Lightricks has been building LTX for a while now. LTX 2 was already turning heads in the open source community, and 2.3 is the most complete version they’ve shipped yet. It’s a diffusion-based video model that generates both video and audio together in a single pass. The sound, the motion & the visuals all come from the same model at the same time. That alone separates it from most of what’s out there.
The base model is 22B parameters and uses Google’s Gemma 3 12B as its text encoder, which is the part that reads your prompt and figures out what to generate. It’s a capable brain for a capable model.
Here’s what actually changed in 2.3.
Sharper output: Lightricks rebuilt the VAE, the part responsible for encoding and decoding visuals. Previous versions softened fine details like hair and edges, especially at lower resolutions. Cleaner textures now, less fixing in post.

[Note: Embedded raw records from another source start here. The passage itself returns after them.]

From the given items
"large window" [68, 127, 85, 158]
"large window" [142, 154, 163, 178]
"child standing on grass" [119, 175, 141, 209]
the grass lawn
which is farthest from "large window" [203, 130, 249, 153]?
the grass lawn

Better prompt following: Complex prompts with multiple subjects or specific spatial relationships used to drift from what you asked for. If you’ve been dumbing down your prompts to get consistent results, you can stop.
Image to video that actually moves: Previous versions would often produce a slow pan or freeze entirely when animating a still image. They reworked the training specifically to fix this.
Native portrait video: Vertical resolution up to 1080×1920, trained on actual vertical data. First time in LTX. Relevant if you’re making content for TikTok, Reels, or Shorts.
Cleaner audio: New vocoder, cleaner training data. The audio actually aligns with what’s on screen instead of feeling tacked on.
LTX-Desktop: AI Video Without the Setup

This is where it gets better. LTX-Desktop is a proper video editor built on LTX 2.3 and you install it like any other app.
If you have at least 24GB VRAM, everything runs fully local. Your GPU does the work, simply no cost per generation or if you don’t have the hardware? LTX Desktop connects to their API instead but generation just happens on their servers & its paid.
Either way you’re working inside one app. And if one small detail looks off, the Retake tool lets you fix just that area without regenerating the whole clip. On a paid cloud tool you’d re-roll the entire thing and pay for it. Here you just fix it.
LTX 2.3 vs Veo 3.1
Veo 3.1 is probably the most talked about AI video model right now, so that’s the one worth comparing directly.
| Metric | LTX 2.3 (Local) | LTX 2.3 (API) | Veo 3.1 (API) |
|---|---|---|---|
| Price | Free | $0.04–$0.24/sec | $0.15–$0.60/sec |
| 4K pricing | Free (your GPU) | $0.16–$0.24/sec | $0.35–$0.60/sec |
| Audio | Native, included | Native, included | Native, included |
| Privacy | 100% local | Cloud | Cloud |
| Retake/Edit | Yes, in Desktop app | Yes | No |
| Open Source | Yes | Yes | No |
| Runs offline | Yes | No | No |
Pricing is based on official pages as of March 2026 and may change.
Related: This Free Tool Let Me Run AI Video, Image and Music Models Locally Without ComfyUI
Before You Start Using LTX 2.3
Lightricks recommends a Windows machine with a CUDA GPU and at least 32GB VRAM to run this locally. That’s the honest requirement. Not everyone has that sitting on their desk right now, and that’s fine.
If you’re not there on hardware yet, the API route through LTX Desktop is still a solid option. You get the same editor, the same Retake feature, just without the local generation. When you go through the setup you’ll see the pricing plans and you can pick what works for your usage.
The local route is where the real freedom is. But the API keeps it accessible while you get there.
Related: Qwen3.5-4B: The Small AI Model That Thinks, Sees, and Runs on Your Machine
So, Is LTX 2.3 Worth It?
If you have the hardware, honestly yes. A free, open source video model with native audio, portrait support, a proper desktop app, and no subscription attached to it — that’s not a small thing. Six months ago this combination didn’t exist in open source.
If you don’t have the hardware yet, it’s still worth keeping an eye on. The model is only going to get faster, the community is already building on it, and the API option means you can start using it today without waiting on a GPU upgrade.
Paid tools aren’t going away tomorrow. But they’re going to have a harder time justifying their price tags every time something like this drops.
LTX 2.3 is one of those releases that quietly shifts what people expect for free.